--- BEGIN EXCERPT TO READ ---

= 1990 European Athletics Indoor Championships – Men's 60 metres hurdles =

The men's 60 metres hurdles event at the 1990 European Athletics Indoor Championships was held in Kelvin Hall on 4 March.

==Medalists==

| Gold | Silver | Bronze |
|---|---|---|
| Igors Kazanovs Soviet Union | Tony Jarrett Great Britain | Florian Schwarthoff West Germany |

==Results==
===Heats===
First 2 from each heat (Q) and the next 2 fastest (q) qualified for the semifinals.

--- END EXCERPT TO READ ---
--- BEGIN EXCERPTED RECORDS ---

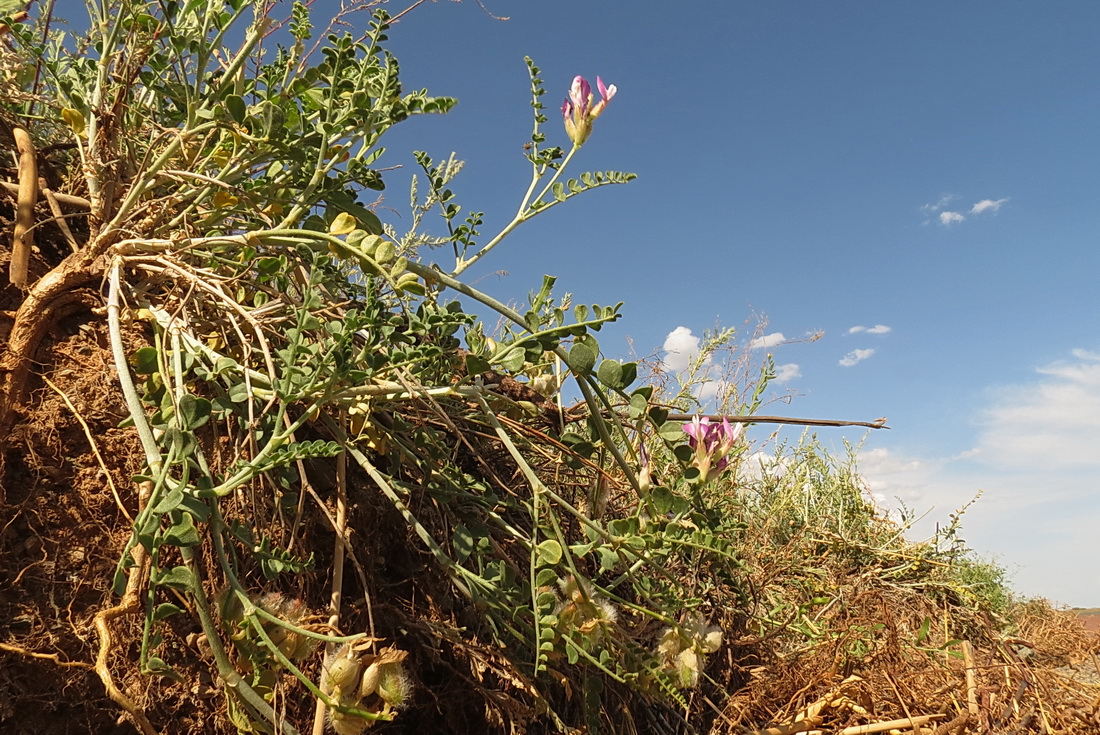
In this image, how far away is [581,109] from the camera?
115 cm

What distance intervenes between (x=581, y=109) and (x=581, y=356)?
0.49m

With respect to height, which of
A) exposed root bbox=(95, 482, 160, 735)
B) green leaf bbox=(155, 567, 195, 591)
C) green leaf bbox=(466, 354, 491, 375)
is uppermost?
green leaf bbox=(466, 354, 491, 375)

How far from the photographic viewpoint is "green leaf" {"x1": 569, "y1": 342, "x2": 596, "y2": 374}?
0.86 metres

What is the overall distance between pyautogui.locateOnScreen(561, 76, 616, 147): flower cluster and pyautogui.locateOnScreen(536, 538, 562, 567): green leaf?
614 mm

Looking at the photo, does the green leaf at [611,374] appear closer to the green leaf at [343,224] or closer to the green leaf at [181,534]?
the green leaf at [343,224]

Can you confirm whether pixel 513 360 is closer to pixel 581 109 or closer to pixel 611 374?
pixel 611 374

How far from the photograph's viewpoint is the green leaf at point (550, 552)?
0.87m

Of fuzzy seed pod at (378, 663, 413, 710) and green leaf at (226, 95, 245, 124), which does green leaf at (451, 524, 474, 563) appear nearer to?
fuzzy seed pod at (378, 663, 413, 710)

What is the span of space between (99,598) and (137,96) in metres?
0.80

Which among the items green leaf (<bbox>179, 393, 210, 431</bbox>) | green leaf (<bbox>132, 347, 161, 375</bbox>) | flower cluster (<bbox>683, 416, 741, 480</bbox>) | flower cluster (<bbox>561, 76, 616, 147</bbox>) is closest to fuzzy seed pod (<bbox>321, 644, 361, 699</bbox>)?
green leaf (<bbox>179, 393, 210, 431</bbox>)

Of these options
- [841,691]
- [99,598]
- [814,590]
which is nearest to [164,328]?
[99,598]

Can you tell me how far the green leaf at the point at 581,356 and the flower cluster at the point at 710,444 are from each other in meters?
0.28

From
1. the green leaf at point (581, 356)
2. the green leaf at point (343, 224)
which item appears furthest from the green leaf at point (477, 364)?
the green leaf at point (343, 224)

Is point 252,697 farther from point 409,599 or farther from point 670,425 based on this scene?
point 670,425
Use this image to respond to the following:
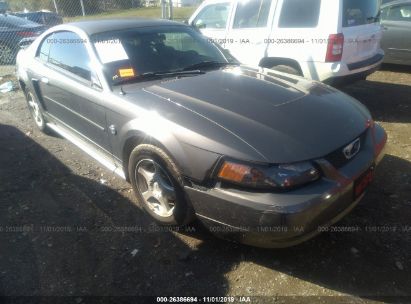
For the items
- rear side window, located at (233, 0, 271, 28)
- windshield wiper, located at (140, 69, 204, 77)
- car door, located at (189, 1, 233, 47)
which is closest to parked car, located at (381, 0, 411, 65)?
rear side window, located at (233, 0, 271, 28)

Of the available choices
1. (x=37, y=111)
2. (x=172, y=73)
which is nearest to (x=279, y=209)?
(x=172, y=73)

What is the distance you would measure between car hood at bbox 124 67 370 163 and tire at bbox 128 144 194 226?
43 centimetres

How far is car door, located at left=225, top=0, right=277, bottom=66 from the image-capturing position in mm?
5363

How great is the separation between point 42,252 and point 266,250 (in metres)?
1.79

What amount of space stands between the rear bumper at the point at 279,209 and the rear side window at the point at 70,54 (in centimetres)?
180

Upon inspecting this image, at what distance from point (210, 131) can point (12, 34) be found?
10114 mm

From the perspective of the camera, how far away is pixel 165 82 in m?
3.15

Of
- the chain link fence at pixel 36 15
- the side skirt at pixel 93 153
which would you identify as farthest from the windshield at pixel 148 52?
the chain link fence at pixel 36 15

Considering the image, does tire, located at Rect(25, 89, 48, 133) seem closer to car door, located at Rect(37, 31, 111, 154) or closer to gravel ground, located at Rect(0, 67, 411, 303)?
car door, located at Rect(37, 31, 111, 154)

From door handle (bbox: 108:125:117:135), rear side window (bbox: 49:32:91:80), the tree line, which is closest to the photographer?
door handle (bbox: 108:125:117:135)

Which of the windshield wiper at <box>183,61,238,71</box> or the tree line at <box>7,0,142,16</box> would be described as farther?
the tree line at <box>7,0,142,16</box>

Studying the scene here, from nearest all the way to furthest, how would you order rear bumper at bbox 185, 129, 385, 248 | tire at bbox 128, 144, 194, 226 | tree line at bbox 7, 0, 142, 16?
rear bumper at bbox 185, 129, 385, 248
tire at bbox 128, 144, 194, 226
tree line at bbox 7, 0, 142, 16

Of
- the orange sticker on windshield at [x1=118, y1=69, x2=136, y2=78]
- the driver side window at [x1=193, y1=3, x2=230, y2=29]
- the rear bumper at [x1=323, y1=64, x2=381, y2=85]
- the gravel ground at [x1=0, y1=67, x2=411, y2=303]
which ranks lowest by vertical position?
the gravel ground at [x1=0, y1=67, x2=411, y2=303]

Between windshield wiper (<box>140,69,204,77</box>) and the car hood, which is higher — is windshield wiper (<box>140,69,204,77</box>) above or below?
above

--- END EXCERPTED RECORDS ---

* [CHALLENGES]
[1] Answer these from the 60 metres hurdles text:
(a) In what venue and on what date was the event held?
(b) Which athlete took silver, and for which country?
(c) How many runners from each heat qualified automatically for the semifinals?
[2] According to the 60 metres hurdles text, how could a runner who did not finish in the top two of a heat still reach the semifinals?

* [RESPONSES BY TASK]
[1]
(a) Kelvin Hall, on 4 March.
(b) Tony Jarrett of Great Britain.
(c) Two, the first two from each heat (marked Q).

[2] Besides the first two from each heat (marked Q), the next two fastest runners (marked q) also qualified. A runner outside a heat's top two could therefore advance on time alone.